Премьера «Шурале» состоялась 28 мая 1950 года, с задержкой почти на девять лет, на сцене Кировского театра в новой постановке. Влияние Второй мировой войны, а также тот факт, что кировские танцовщики были технически гораздо сильнее казанских, заставили Якобсона значительно переработать балет перед премьерой. Премьера прошла под новым названием, утвержденным советскими чиновниками, – «Али-Батыр», что соответствовало принятому в Советском Союзе выдвижению на первый план положительного героя. В первоначальной версии балет завершался на грустной ноте, поскольку героиня, девушка-птица, со слезами покидала своих друзей-птиц, чтобы прожить жизнь с людьми. В постановке 1950 года, согласно требованию советского Министерства культуры об отображении «исторического оптимизма» во всех видах искусства, в финале было показано счастье героини, вынужденно покидающей друзей[136]
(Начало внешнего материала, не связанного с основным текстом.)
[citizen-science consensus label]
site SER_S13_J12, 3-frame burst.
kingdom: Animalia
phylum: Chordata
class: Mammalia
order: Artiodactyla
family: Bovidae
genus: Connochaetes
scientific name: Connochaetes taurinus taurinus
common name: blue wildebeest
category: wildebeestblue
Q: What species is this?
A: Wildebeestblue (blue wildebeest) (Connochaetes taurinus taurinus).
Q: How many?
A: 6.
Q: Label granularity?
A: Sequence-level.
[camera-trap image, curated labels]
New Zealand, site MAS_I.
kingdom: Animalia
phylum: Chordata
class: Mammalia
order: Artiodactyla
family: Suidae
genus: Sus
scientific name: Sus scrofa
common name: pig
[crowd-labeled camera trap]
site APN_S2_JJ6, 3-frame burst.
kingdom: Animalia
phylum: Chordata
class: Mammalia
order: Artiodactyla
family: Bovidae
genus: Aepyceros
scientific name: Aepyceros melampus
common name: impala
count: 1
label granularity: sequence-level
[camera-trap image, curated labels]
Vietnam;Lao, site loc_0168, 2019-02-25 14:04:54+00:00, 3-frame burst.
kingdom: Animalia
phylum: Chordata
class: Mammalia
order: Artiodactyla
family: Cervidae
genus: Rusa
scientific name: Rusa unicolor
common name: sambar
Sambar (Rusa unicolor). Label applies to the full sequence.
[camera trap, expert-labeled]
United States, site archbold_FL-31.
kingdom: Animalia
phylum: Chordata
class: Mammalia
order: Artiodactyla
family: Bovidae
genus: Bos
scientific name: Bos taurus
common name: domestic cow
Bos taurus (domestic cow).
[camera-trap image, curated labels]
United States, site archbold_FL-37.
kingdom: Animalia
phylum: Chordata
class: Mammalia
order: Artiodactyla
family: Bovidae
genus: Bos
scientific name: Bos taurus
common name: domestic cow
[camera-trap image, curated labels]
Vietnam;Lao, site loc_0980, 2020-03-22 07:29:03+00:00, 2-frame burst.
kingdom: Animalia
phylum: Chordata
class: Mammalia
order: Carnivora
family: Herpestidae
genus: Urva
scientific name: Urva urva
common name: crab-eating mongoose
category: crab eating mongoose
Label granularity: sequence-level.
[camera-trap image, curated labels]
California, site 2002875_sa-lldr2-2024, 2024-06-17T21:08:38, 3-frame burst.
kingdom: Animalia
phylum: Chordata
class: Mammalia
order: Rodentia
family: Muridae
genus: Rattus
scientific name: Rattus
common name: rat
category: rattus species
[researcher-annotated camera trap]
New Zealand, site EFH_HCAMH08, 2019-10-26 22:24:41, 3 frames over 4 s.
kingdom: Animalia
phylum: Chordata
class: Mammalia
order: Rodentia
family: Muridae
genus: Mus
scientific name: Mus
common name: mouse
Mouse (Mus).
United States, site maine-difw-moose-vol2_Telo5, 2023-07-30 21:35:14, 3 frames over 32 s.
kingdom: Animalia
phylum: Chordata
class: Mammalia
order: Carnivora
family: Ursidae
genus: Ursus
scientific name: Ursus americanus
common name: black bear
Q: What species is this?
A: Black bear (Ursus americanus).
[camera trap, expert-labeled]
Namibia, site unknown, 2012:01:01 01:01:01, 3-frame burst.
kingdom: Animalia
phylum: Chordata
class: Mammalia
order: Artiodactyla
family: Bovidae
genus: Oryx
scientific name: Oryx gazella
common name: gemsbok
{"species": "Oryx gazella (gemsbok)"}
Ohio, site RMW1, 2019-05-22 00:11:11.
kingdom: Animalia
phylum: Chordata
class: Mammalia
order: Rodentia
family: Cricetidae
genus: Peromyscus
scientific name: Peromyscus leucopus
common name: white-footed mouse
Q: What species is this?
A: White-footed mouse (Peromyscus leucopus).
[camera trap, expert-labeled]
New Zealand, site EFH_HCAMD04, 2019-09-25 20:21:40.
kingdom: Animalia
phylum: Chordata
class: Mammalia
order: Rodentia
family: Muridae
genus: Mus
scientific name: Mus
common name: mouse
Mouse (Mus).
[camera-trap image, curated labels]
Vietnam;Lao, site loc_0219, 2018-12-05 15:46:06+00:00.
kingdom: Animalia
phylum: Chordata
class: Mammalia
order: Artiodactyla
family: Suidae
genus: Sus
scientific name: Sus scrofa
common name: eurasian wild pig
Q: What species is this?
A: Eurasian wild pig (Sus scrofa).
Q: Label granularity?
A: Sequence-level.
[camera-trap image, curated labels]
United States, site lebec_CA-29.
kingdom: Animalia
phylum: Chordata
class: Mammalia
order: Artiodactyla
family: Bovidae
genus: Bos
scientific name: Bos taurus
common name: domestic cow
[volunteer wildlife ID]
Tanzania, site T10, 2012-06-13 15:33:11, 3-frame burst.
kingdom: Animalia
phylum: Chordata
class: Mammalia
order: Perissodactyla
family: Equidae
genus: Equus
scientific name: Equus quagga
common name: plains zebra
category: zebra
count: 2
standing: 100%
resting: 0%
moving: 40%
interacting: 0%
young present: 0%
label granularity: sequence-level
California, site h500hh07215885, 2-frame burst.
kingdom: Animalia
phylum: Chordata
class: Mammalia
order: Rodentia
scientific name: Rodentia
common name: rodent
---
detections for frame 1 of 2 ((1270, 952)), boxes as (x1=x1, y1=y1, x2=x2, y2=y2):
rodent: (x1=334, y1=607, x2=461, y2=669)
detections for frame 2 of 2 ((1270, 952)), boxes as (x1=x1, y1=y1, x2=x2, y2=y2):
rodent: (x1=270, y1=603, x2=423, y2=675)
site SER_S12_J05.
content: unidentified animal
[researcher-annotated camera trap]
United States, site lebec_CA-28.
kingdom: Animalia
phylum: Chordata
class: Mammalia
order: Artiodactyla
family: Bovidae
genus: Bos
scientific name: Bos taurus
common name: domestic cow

. Якобсон помнил о страшной цене, которую Россия заплатила во время войны, когда погибло 20 миллионов человек, но советские цензоры обвинили его в том, что в первоначальном печальном финале «Шурале» он отдал предпочтение «фашистскому злу». Они не хотели напоминать русскому народу о том, как тяжело далась победа в войне, и боялись, что балет Якобсона вызовет эти воспоминания. Якобсон уже привык к тяжелой руке советской цензуры и вмешательству цензурных комитетов, которые пытались контролировать не только нарратив, но даже ассоциации, которые зритель мог бы извлечь из образов балета.Репетиции в Кировском театре проходили особенно драматично, поскольку даже спустя почти десять лет после создания балета требования хореографии выходили за рамки того, что многие из классически подготовленных кировских танцовщиков считали балетом. Макаров, танцевавший партию Али-Батыра на премьере балета в Кировском театре 28 июня 1950 года в паре с Игорем Бельским в роли Шурале, писал о своих первых впечатлениях от работы с Якобсоном, которые переросли из скептицизма в восхищение:
…я не сразу включился в новый для меня план балетмейстерского показа. Лишь какое-то время спустя понял, что такой выверенный пластический рисунок не сковывает исполнителя, а открывает простор для лепки образа в его неразрывной связи с музыкой.
Потом захватила последовательность перехода от простейшей экспозиции к пластике, так сказать набирающей танцевальность [Макаров 1974: 221–222].
Метод Якобсона, который приводил танцовщиков на физически новую для них территорию, часто нагружал их и эмоционально. «Он был чрезвычайно требователен, – соглашается вдова Якобсона Ирина. – Он делал танцовщиков несчастными, потому что им было так трудно выполнять новые шаги, которые он придумывал». В конце концов кировские танцовщики провели собрание и заявили, что хореография Якобсона недопустима – она слишком сложна и неклассична. Петр Гусев, который был ассистентом Якобсона на репетициях «Шурале», остановил зарождающийся бунт и велел танцовщикам вернуться к работе. Через несколько дней мужчины из кордебалета вместе с дирижером оркестра П. Э. Фельдтом сочинили похабное сатирическое стихотворение по поводу этой ситуации. Они вывесили его за сценой Кировского театра, чтобы сотрудники и танцовщики могли видеть его, приходя на работу. В нем рассказывалось о том, как мужчины кордебалета кувыркаются, образуя огромную кучу, на которую в финале балета взбирается Шурале[137]
. Назвав этот пассаж «гран-па на ягодицах», мужчины труппы по-доброму выразили свое раздражение склонностью Якобсона к неклассическому движению следующим текстом:Стихотворение так позабавило Якобсона, что он сохранил его среди своих личных бумаг.